Keep this in mind as we proceed. The ISKCON centers were listed near the very beginning of the D.O.M. and, closely following, were the names of the twelve leading secretaries first appointed to it. The last named appointee was that unmarried man. The first Particular clearly and irrefutably establishes Prabhupäda’s authority as always superior to whatever power was granted to the Commish in the D.O.M.. Then, we come to Particulars Two and Three:
“2. His Divine Grace will select the initial 12 members of the G.B.C.. In the succeeding years the G.B.C. will be elected by a vote of all Temple presidents who will vote for 8 from a ballot of all Temple presidents, which may also include any secretary who is in charge of a Temple.
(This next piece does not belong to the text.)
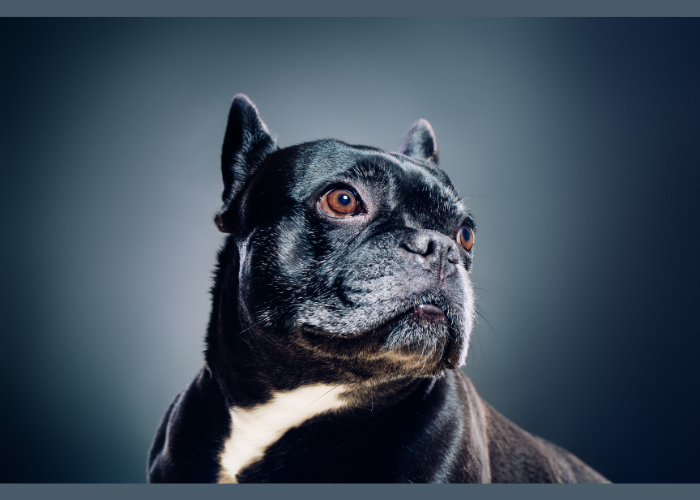 Esposizione Canina e Raduni di Razza, il 24-25 luglio all'ippodromo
Those 8 with the greatest number of votes will be members for the next term of G.B.C.. Çréla Prabhupäda will choose to retain four commissioners. In the event of Çréla Prabhupäda’s absence, the retiring members will decide which four will remain.
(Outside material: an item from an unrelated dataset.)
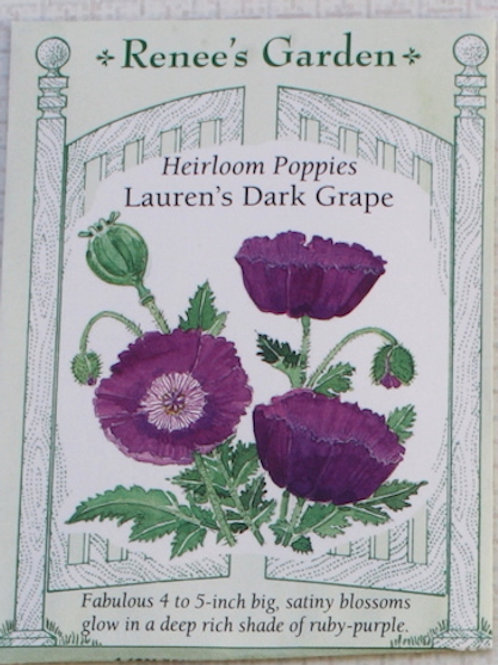 Renee's Garden Poppy - Heirloom Lauren's Dark Grape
3. The commissioners will serve for a period of 3 years, and they may be re-elected at the end of this period.”
As we can readily see here, Prabhupäda wanted the regulating instrument of his governing body—its charter, known as the D.O.M.—to include an integral system of checks and balances. The first check was his supreme authority over the Commish itself. The second check was a system of regular voting at three year intervals in which the temple presidents of all the centers in the world had a fiduciary responsibility to decide eight of its next members for the next three-year interval.
Please note: This was never at any time enacted. There are many reasons for this, and these will be described as our presentation continues. One of the chief reasons why these Particulars, which are in the form of a mandate and were a chief and integral component of the D.O.M., was never acted upon was because none of the temple presidents were even informed of this fiduciary responsibility. In point of fact, hardly any of them even knew that the D.O.M. existed, what to speak of its contents.
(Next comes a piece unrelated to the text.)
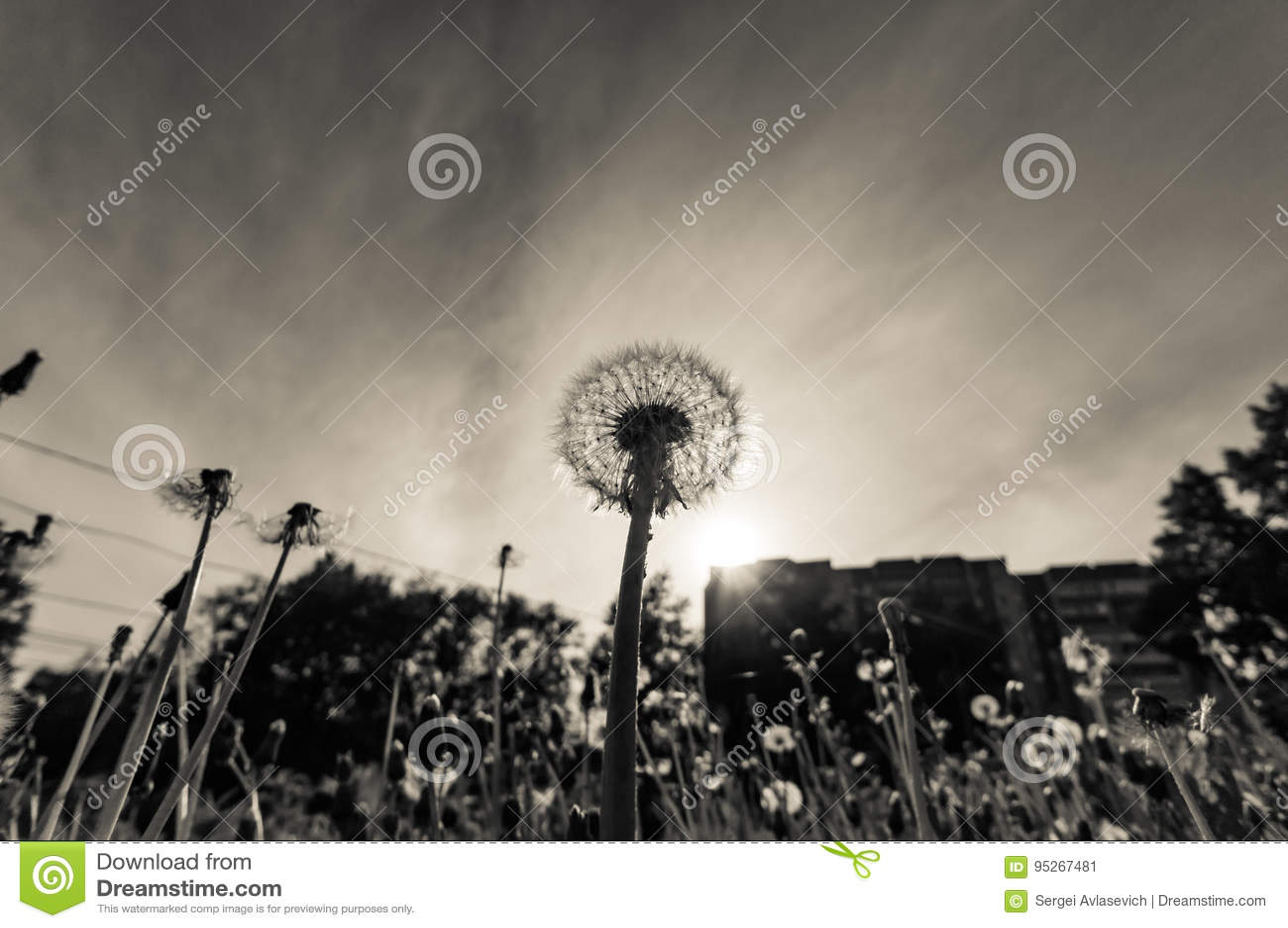 Dandelion przy zmierzchem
Now, let us give the credit (of this otherwise disastrous entity known as the G.B.C.) its due. Prabhupäda used it in 1970 in order to put out that brush fire the four rebels had ignited when they had locked Prabhupäda in his quarters and decided, on their own “authority,” to preach that the ISKCON movement should be centralized to Greenwich Village.
Some of the more powerful original members of the G.B.C. arranged to meet with Prabhupäda, and he easily convinced them that he was against what the radical four were trying to accomplish, as well as all of the nonsense they were preaching. As such, the G.B.C. men acted on this and reversed the tide. This led to the four men being forced to surrender to Prabhupäda (at least, to some extent) and give up their campaign. It was inspired by Prabhupäda’s constant enemies, the majority of his elder godbrothers in India:
“Regarding the poisonous effect in our Society, it is a fact, and I know wherefrom this poison tree has sprung up and how it affected practically the whole Society in a very dangerous form. But it does not matter. . . the poison administered to our Society will not act if some of our students are as good as Prahlada Maharaja. I have therefore given the administrative power to the Governing Body Commission.” 8
Although comparing neophyte commissioners to Prahlada was a stretch (and nothing more than encouragement), the fact of the matter was that the governing body did extinguish the fire lit by the four rebels. In doing so, Prabhupäda decided to forgive them and keep them in the fold. He gave all four of them sannyasa and instructed them to separate from each other and open centers in different regions of America.
After this close call, things proceeded well for the rest of 1970-1971, and the movement grew in both numbers and spiritual power. Many new centers were opened. It appeared to be blue skies until early 1972, when a very dark cloud entered. This darkness was initiated by eight of the twelve remaining members of the Governing Body Commission, and ironically, it focused upon another centralization scheme.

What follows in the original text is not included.